Onboard the M/S Vesteråle: Delivering the Mail on Norway’s Coast


Hurtigruten is the coastal ferry steamer that plies the small ports up and down Norway’s Atlantic coast.

Running for over 100 years, the ferries are now a big tourist business – in addition to freight and mail, they carry passengers and cars. The return trip from Bergen to the Russian border on the Barents Sea takes 12 days. There are now 11 ships making the journey so that all summer long there is a departure at the same time every day. We are aboard the M/S Vesteråle, joining on day 11, and will go south to Bergen, a journey of 29 hours.

The weather is less than we would have wished – cold, with intermittent showers. Not a day for sitting on the deck of the M/S Vesteråle, but some of the hardier voyagers do, until driven inside by a massive rainstorm.
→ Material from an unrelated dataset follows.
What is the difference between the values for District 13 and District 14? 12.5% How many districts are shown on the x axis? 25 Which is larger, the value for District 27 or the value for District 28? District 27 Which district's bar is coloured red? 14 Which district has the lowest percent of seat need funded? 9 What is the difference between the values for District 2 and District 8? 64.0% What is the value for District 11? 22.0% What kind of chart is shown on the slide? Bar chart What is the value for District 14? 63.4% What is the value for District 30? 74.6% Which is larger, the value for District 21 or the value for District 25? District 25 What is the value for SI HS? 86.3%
Onboard the M/S Vesteråle: Heading Out

The fjords, as we head out of Trøndheim, are lined with gently rising slopes – the friendly voice over the intercom system tells us that we will pass some of the best agricultural lands in Norway on our journey south. We remark that it cannot be easy being a farmer on this barren outcropped land. We pass numerous small islands with one house and some outbuildings on them – we assume the people who live in these homes must be fishermen although we see neither boats nor evidence of boat mooring facilities, they cannot be farmers because these islands are mere rocky outcroppings. Our fellow passengers seem to be mostly Scandinavian with a smattering of Germans and French to keep things interesting. It is a laid-back crowd on board the M/S Vesteråle: lots of retirees with many books to keep them occupied on the 12-day journey up and back. We seem to be in the minority as far as age group, but we share this with a couple of families with small children. People seem to spend their days either reading and watching the scenery go by from the panorama room on top of the ship or wrapped in blankets on the occasional sunny side of the ship.

The optimal word here is relaxed.

A Universally Adopted Mindset

We settle quickly into this universally adopted mindset and wander the ship, snapping photos of the grey-blue fjords with great billowing clouds caught on their high, rocky points. The M/S Vesteråle is quite comfortable, and we quickly find our way around. The vistas remain the same, rolling monochromatic fjords on a cold, black sea. I am a bit disappointed with the scope and size of the fjords – they do not compare with those we have seen in New Zealand but being here is what this experience is about.

We stop in the occasional town, multicolored houses set on high, steep, wind-exposed cliffs. What Norwegians do in February is beyond us. All the while we have a strange feeling of familiarity about these vistas. We could be visiting the outposts of Newfoundland with their rocky shores and bright fishing shacks.